Computing the harmonic frequency
Overview
Teaching: 15 min
Exercises: 15 minQuestions
How do we use information about the ab initio potential energy surface to estimate the vibrational frequency of a diatomic molecule??
Objectives
We can use the harmonic approximation to estimate the vibrational frequency.
Harmonic Frequency
You might have learned that the Harmonic Oscillator potential, which is a reasonable model for the vibrational motion of diatomic atomcs near their equilibrium bond length, is given by
\[V(r) = \frac{1}{2} k (r-r_{eq})^2 + V(r_{eq})\]and that the vibrational frequency of the molecule within the Harmonic oscillator model is given by
\[\nu = \frac{1}{2\pi}\sqrt{\frac{k}{\mu}}\]where \(\mu\) is the reduced mass of the molecule and \(k\) is known as the force constant, which we computed in the previous lesson.

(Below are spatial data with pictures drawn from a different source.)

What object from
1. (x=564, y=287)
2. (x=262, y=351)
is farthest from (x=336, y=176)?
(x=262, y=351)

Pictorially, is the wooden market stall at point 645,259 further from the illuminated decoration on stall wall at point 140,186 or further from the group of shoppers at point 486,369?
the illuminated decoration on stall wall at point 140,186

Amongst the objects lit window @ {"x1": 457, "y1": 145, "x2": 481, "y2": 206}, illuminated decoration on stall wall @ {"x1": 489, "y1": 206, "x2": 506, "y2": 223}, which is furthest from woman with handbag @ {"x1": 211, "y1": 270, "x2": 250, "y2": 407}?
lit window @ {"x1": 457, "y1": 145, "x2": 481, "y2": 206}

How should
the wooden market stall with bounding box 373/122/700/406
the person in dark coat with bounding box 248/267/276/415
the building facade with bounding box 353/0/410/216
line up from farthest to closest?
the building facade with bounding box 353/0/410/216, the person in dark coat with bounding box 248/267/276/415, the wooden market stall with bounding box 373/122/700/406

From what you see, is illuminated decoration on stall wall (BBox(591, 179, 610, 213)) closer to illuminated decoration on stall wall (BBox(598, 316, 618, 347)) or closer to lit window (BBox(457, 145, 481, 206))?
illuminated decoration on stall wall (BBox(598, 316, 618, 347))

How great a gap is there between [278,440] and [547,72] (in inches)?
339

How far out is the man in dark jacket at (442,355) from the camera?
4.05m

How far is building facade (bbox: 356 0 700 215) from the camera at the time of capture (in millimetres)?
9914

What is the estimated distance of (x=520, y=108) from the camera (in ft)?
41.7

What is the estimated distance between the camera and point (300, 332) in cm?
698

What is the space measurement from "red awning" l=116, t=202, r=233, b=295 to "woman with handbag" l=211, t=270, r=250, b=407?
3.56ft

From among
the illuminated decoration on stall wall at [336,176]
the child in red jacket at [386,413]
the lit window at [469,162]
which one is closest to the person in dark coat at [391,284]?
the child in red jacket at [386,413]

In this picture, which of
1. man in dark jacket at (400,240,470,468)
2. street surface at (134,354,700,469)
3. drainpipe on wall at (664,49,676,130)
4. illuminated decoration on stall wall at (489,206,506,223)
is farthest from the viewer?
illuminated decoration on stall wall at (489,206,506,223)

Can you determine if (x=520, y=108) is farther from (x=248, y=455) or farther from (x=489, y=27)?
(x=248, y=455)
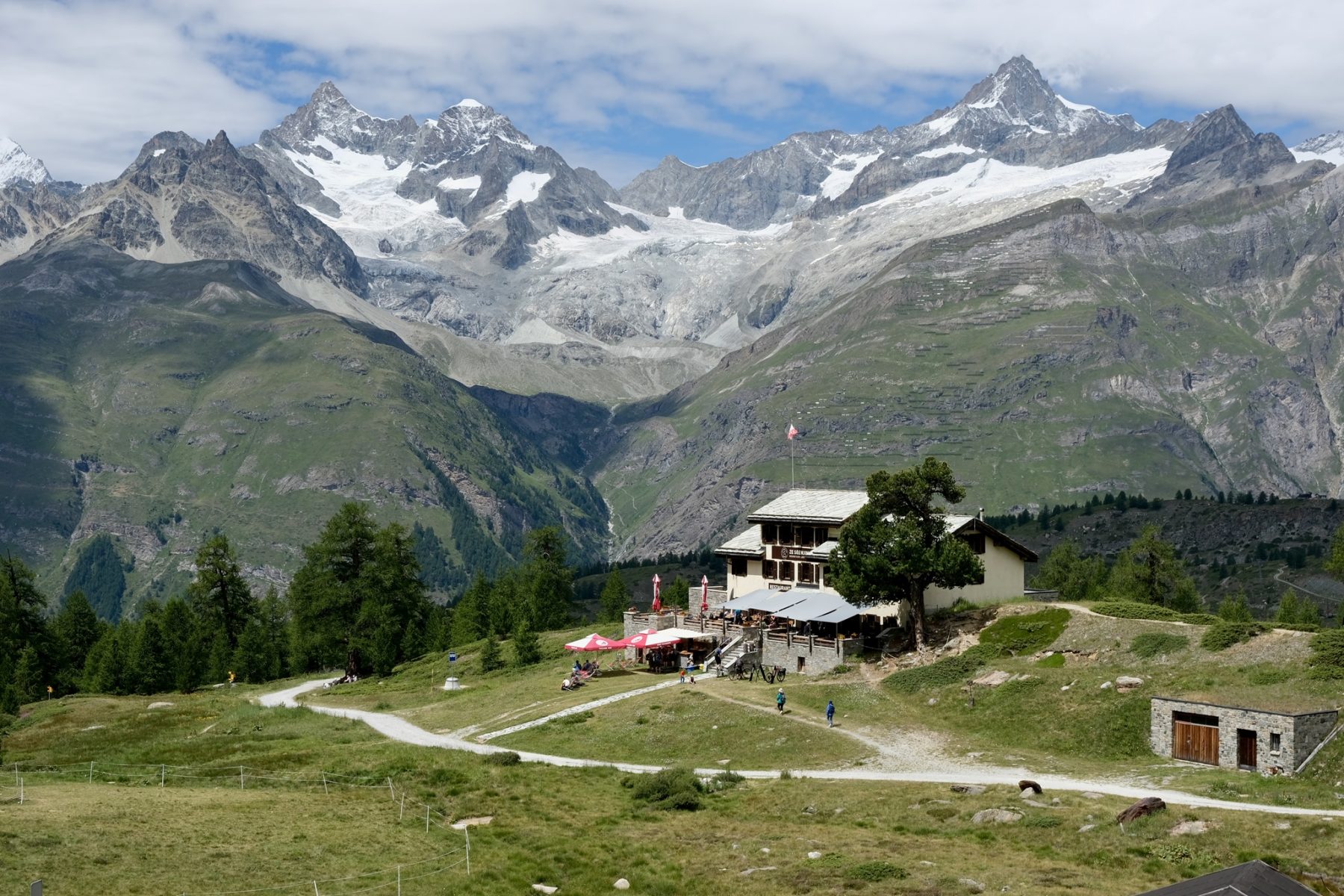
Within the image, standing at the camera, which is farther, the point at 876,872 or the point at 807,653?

The reduced mass of HF is defined as \(\mu = \frac{m_H \cdot m_F}{m_H + m_F},\)
where \(m_H\) and \(m_F\) are the masses of Hydrogen and Fluoride, respectively.
Let’s go ahead utilize the force constants from the last lesson to estimate the potential energy surface within the Harmonic approximation. We can also estimate the vibrational frequency within the Harmonic approximation usin the force constant and the reduced mass.
### define harmonic potential for each level of theory
RHF_Harm_Pot = RHF_k*(r_fine-RHF_Req)**2 + RHF_E_Spline(RHF_Req)
MP2_Harm_Pot = MP2_k*(r_fine-MP2_Req)**2 + MP2_E_Spline(MP2_Req)
CCSD_Harm_Pot = CCSD_k*(r_fine-CCSD_Req)**2 + CCSD_E_Spline(CCSD_Req)
### plot the Harmonic potential!
plt.plot(r_fine, RHF_Harm_Pot, 'red')
plt.plot(r_fine, MP2_Harm_Pot, 'green')
plt.plot(r_fine, CCSD_Harm_Pot, 'blue')
plt.show()
### define reduced mass of HF as m_H * m_H /(m_F + m_H) where mass is in atomic units (electron mass = 1)
m_F = 34883.
m_H = 1836.
mu = (m_F * m_H)/(m_F + m_H)
### compute the fundamental frequency at each level of theory
RHF_nu = 1/(np.pi*2) * np.sqrt(RHF_k/mu)
MP2_nu = 1/(np.pi*2) * np.sqrt(MP2_k/mu)
CCSD_nu = 1/(np.pi*2) * np.sqrt(CCSD_k/mu)
### print the values in atomic units!
print("Vibrational frequency of HF at the RHF/cc-pVDZ level is ",RHF_nu," atomic units")
print("Vibrational frequency of HF at the MP2/cc-pVDZ level is ",MP2_nu," atomic units")
print("Vibrational frequency of HF at the CCSD/cc-pVDZ level is ",CCSD_nu," atomic units")
Key Points
Within the harmonic oscillator approximation, the frequency is related to the force constant divided by the reduced mass. The force constant is defined as the second derivative of the PES at the equilibrium bond length.